• **Requirement**:
Set down the whole listing verbatim.

Spatial question records:
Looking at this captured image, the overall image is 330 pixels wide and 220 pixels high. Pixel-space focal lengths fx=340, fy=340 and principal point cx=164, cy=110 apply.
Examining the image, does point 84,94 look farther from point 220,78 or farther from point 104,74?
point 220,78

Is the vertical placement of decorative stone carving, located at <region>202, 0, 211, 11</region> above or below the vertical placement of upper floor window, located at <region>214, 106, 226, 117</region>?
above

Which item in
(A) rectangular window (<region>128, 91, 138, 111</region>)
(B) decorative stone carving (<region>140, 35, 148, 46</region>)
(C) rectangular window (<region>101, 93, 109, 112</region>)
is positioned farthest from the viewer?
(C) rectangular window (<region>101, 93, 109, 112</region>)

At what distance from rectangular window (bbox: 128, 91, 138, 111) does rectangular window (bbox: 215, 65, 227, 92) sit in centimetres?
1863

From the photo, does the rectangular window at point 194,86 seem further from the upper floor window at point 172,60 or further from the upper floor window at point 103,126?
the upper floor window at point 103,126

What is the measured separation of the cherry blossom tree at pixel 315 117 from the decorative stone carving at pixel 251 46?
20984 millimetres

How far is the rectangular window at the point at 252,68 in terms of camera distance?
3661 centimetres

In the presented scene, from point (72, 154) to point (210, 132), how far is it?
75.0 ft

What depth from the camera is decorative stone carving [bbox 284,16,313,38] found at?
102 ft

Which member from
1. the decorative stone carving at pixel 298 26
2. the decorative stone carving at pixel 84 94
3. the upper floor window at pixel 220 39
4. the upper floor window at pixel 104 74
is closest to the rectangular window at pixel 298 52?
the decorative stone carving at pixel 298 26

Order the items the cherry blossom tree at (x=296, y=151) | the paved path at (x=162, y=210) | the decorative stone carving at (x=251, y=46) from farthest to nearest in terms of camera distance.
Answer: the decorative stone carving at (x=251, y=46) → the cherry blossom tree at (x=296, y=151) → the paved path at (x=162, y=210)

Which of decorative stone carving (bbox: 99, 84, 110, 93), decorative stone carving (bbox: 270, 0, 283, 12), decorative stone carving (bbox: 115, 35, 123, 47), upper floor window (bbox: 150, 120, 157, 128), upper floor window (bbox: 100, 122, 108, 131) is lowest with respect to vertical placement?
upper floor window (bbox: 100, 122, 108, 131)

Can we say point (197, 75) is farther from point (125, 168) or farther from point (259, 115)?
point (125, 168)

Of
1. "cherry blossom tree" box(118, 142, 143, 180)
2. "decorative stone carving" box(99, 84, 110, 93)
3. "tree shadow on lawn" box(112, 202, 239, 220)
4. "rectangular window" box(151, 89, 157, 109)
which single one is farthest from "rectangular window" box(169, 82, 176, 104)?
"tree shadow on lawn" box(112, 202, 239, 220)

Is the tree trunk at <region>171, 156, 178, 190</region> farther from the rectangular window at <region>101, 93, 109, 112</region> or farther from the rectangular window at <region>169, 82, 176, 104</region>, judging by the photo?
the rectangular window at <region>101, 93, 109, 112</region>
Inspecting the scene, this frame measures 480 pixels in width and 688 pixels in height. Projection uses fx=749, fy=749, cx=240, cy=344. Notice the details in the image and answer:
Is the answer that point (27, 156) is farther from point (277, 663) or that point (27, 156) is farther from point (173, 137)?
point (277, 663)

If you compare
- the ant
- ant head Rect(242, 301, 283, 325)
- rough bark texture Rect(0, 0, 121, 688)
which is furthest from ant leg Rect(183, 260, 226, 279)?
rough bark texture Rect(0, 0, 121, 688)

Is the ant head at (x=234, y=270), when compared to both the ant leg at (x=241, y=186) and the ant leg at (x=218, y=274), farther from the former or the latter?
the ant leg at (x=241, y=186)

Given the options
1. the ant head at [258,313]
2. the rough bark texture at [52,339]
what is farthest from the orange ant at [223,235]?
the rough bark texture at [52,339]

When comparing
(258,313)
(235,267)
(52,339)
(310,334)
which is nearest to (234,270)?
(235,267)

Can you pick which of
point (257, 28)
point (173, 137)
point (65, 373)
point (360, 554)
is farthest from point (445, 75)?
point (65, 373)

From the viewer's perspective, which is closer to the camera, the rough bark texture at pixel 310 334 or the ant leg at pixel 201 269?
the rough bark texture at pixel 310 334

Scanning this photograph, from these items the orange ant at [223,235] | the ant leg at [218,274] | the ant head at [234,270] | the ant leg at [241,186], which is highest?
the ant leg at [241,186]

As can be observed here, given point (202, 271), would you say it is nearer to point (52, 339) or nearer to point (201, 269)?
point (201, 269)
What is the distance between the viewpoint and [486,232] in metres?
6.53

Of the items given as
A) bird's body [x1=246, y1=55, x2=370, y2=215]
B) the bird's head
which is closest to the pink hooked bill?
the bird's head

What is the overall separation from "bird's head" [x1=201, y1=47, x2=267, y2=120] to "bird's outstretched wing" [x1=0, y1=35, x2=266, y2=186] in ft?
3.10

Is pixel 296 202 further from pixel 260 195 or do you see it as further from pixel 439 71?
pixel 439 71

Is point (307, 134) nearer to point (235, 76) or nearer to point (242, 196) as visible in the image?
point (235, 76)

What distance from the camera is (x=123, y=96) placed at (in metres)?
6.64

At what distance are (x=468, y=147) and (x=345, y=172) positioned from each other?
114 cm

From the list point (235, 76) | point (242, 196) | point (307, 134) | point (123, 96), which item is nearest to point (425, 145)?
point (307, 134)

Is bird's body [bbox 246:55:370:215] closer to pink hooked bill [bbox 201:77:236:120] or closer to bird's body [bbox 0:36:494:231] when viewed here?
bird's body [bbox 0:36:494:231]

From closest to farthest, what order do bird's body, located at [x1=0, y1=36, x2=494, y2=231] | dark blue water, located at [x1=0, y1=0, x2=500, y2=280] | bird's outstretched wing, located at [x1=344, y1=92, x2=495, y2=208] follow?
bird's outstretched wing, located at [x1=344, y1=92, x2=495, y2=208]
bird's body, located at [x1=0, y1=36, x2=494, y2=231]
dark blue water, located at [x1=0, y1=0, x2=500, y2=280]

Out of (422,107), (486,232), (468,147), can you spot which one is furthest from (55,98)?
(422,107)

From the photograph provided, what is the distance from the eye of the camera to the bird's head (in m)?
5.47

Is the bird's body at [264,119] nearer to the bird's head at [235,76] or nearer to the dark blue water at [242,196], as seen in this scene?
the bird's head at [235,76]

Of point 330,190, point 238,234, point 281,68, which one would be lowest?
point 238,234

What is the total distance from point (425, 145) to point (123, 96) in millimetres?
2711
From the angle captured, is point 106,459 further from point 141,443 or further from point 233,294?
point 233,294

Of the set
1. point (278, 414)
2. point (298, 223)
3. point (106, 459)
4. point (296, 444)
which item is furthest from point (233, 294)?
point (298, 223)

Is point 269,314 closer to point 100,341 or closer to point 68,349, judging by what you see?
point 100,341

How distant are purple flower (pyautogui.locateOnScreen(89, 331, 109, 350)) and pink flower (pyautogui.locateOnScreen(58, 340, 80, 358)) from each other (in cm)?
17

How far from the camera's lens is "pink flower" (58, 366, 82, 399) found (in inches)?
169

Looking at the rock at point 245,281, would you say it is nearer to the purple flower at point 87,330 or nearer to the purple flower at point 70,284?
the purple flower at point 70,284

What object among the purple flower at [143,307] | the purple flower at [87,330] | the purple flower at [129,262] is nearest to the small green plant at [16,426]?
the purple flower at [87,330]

• **Task response**:
Looking at this captured image, the overall image is 330 pixels wide and 220 pixels high. Pixel-space focal lengths fx=340, fy=340 and principal point cx=164, cy=110 apply.
Examining the image, does point 84,94 look farther from point 220,78 or farther from point 104,74?
point 220,78

Is the vertical placement of decorative stone carving, located at <region>202, 0, 211, 11</region> above or below the vertical placement of upper floor window, located at <region>214, 106, 226, 117</region>?
above

Which item in
(A) rectangular window (<region>128, 91, 138, 111</region>)
(B) decorative stone carving (<region>140, 35, 148, 46</region>)
(C) rectangular window (<region>101, 93, 109, 112</region>)
is positioned farthest from the viewer?
(C) rectangular window (<region>101, 93, 109, 112</region>)

At what distance from rectangular window (bbox: 128, 91, 138, 111) does rectangular window (bbox: 215, 65, 227, 92) sit in centimetres?
1863

From the photo, does the rectangular window at point 194,86 seem further from the upper floor window at point 172,60 or further from the upper floor window at point 103,126?
the upper floor window at point 103,126

What is the measured separation of the cherry blossom tree at pixel 315 117 from the decorative stone carving at pixel 251 46?
20984 millimetres

How far is the rectangular window at the point at 252,68 in terms of camera distance?
3661 centimetres

In the presented scene, from point (72, 154) to point (210, 132), how far is it?
75.0 ft

What depth from the camera is decorative stone carving [bbox 284,16,313,38] found at?
102 ft

Which member from
1. the decorative stone carving at pixel 298 26
2. the decorative stone carving at pixel 84 94
3. the upper floor window at pixel 220 39
4. the upper floor window at pixel 104 74
is closest to the rectangular window at pixel 298 52?
the decorative stone carving at pixel 298 26

Order the items the cherry blossom tree at (x=296, y=151) | the paved path at (x=162, y=210) | the decorative stone carving at (x=251, y=46) from farthest to nearest in terms of camera distance.
Answer: the decorative stone carving at (x=251, y=46) → the cherry blossom tree at (x=296, y=151) → the paved path at (x=162, y=210)

Which of decorative stone carving (bbox: 99, 84, 110, 93), decorative stone carving (bbox: 270, 0, 283, 12), decorative stone carving (bbox: 115, 35, 123, 47), upper floor window (bbox: 150, 120, 157, 128), upper floor window (bbox: 100, 122, 108, 131) is lowest with respect to vertical placement?
upper floor window (bbox: 100, 122, 108, 131)

Can we say point (197, 75) is farther from point (125, 168) or farther from point (259, 115)?
point (125, 168)

Of
1. "cherry blossom tree" box(118, 142, 143, 180)
2. "decorative stone carving" box(99, 84, 110, 93)
3. "tree shadow on lawn" box(112, 202, 239, 220)
4. "rectangular window" box(151, 89, 157, 109)
which single one is farthest from "rectangular window" box(169, 82, 176, 104)?
"tree shadow on lawn" box(112, 202, 239, 220)

Is the tree trunk at <region>171, 156, 178, 190</region> farther from the rectangular window at <region>101, 93, 109, 112</region> or farther from the rectangular window at <region>169, 82, 176, 104</region>, judging by the photo?
the rectangular window at <region>101, 93, 109, 112</region>
Inspecting the scene, this frame measures 480 pixels in width and 688 pixels in height. Projection uses fx=749, fy=749, cx=240, cy=344. Notice the details in the image and answer:
Is the answer that point (27, 156) is farther from point (277, 663) or that point (27, 156) is farther from point (173, 137)?
point (277, 663)

If you compare
- the ant
- ant head Rect(242, 301, 283, 325)
- rough bark texture Rect(0, 0, 121, 688)
which is furthest from ant leg Rect(183, 260, 226, 279)?
rough bark texture Rect(0, 0, 121, 688)

Is the ant head at (x=234, y=270), when compared to both the ant leg at (x=241, y=186) and the ant leg at (x=218, y=274), farther from the former or the latter?
the ant leg at (x=241, y=186)

Given the options
1. the ant head at [258,313]
2. the rough bark texture at [52,339]
what is farthest from the orange ant at [223,235]?
the rough bark texture at [52,339]

When comparing
(258,313)
(235,267)
(52,339)
(310,334)
which is nearest to (234,270)?
(235,267)

Can you pick which of
point (257, 28)
point (173, 137)
point (65, 373)
point (360, 554)
is farthest from point (445, 75)?
point (65, 373)

From the viewer's perspective, which is closer to the camera, the rough bark texture at pixel 310 334 or the ant leg at pixel 201 269?
the rough bark texture at pixel 310 334

Scanning this photograph, from these items the orange ant at [223,235] | the ant leg at [218,274] | the ant head at [234,270] | the ant leg at [241,186], which is highest?
the ant leg at [241,186]

As can be observed here, given point (202, 271), would you say it is nearer to point (52, 339) or nearer to point (201, 269)?
point (201, 269)
What is the distance between the viewpoint and [486,232] in metres?
6.53

Of the items given as
A) bird's body [x1=246, y1=55, x2=370, y2=215]
B) the bird's head
which is closest to the pink hooked bill?
the bird's head

What is the overall separation from "bird's head" [x1=201, y1=47, x2=267, y2=120] to "bird's outstretched wing" [x1=0, y1=35, x2=266, y2=186] in ft?
3.10

Is pixel 296 202 further from pixel 260 195 or do you see it as further from pixel 439 71?
pixel 439 71

Is point (307, 134) nearer to point (235, 76) or nearer to point (242, 196) as visible in the image?
point (235, 76)

What distance from the camera is (x=123, y=96) placed at (in metres)?
6.64

At what distance are (x=468, y=147) and (x=345, y=172) positioned from each other?
114 cm

From the list point (235, 76) | point (242, 196) | point (307, 134) | point (123, 96), which item is nearest to point (425, 145)?
point (307, 134)

Is bird's body [bbox 246:55:370:215] closer to pink hooked bill [bbox 201:77:236:120] or closer to bird's body [bbox 0:36:494:231] when viewed here?
bird's body [bbox 0:36:494:231]

From closest to farthest, what order do bird's body, located at [x1=0, y1=36, x2=494, y2=231] | dark blue water, located at [x1=0, y1=0, x2=500, y2=280] | bird's outstretched wing, located at [x1=344, y1=92, x2=495, y2=208] follow?
bird's outstretched wing, located at [x1=344, y1=92, x2=495, y2=208]
bird's body, located at [x1=0, y1=36, x2=494, y2=231]
dark blue water, located at [x1=0, y1=0, x2=500, y2=280]

Out of (422,107), (486,232), (468,147), can you spot which one is furthest from (55,98)?
(422,107)

From the photograph provided, what is the distance from the eye of the camera to the bird's head (in m)?
5.47

Is the bird's body at [264,119] nearer to the bird's head at [235,76] or nearer to the dark blue water at [242,196], as seen in this scene?
the bird's head at [235,76]

Of point 330,190, point 238,234, point 281,68, which one would be lowest?
point 238,234

What is the total distance from point (425, 145) to point (123, 96) in millimetres?
2711
From the angle captured, is point 106,459 further from point 141,443 or further from point 233,294?
point 233,294

Of the set
1. point (278, 414)
2. point (298, 223)
3. point (106, 459)
4. point (296, 444)
which item is furthest from point (233, 294)?
point (298, 223)

Is point 269,314 closer to point 100,341 or closer to point 68,349, judging by what you see?
point 100,341

How distant are purple flower (pyautogui.locateOnScreen(89, 331, 109, 350)) and pink flower (pyautogui.locateOnScreen(58, 340, 80, 358)) from each other (in cm)?
17

How far from the camera's lens is "pink flower" (58, 366, 82, 399) found (in inches)?
169

Looking at the rock at point 245,281, would you say it is nearer to the purple flower at point 87,330 or nearer to the purple flower at point 70,284?
the purple flower at point 70,284

What object among the purple flower at [143,307] | the purple flower at [87,330] | the purple flower at [129,262] is nearest to the small green plant at [16,426]?
the purple flower at [87,330]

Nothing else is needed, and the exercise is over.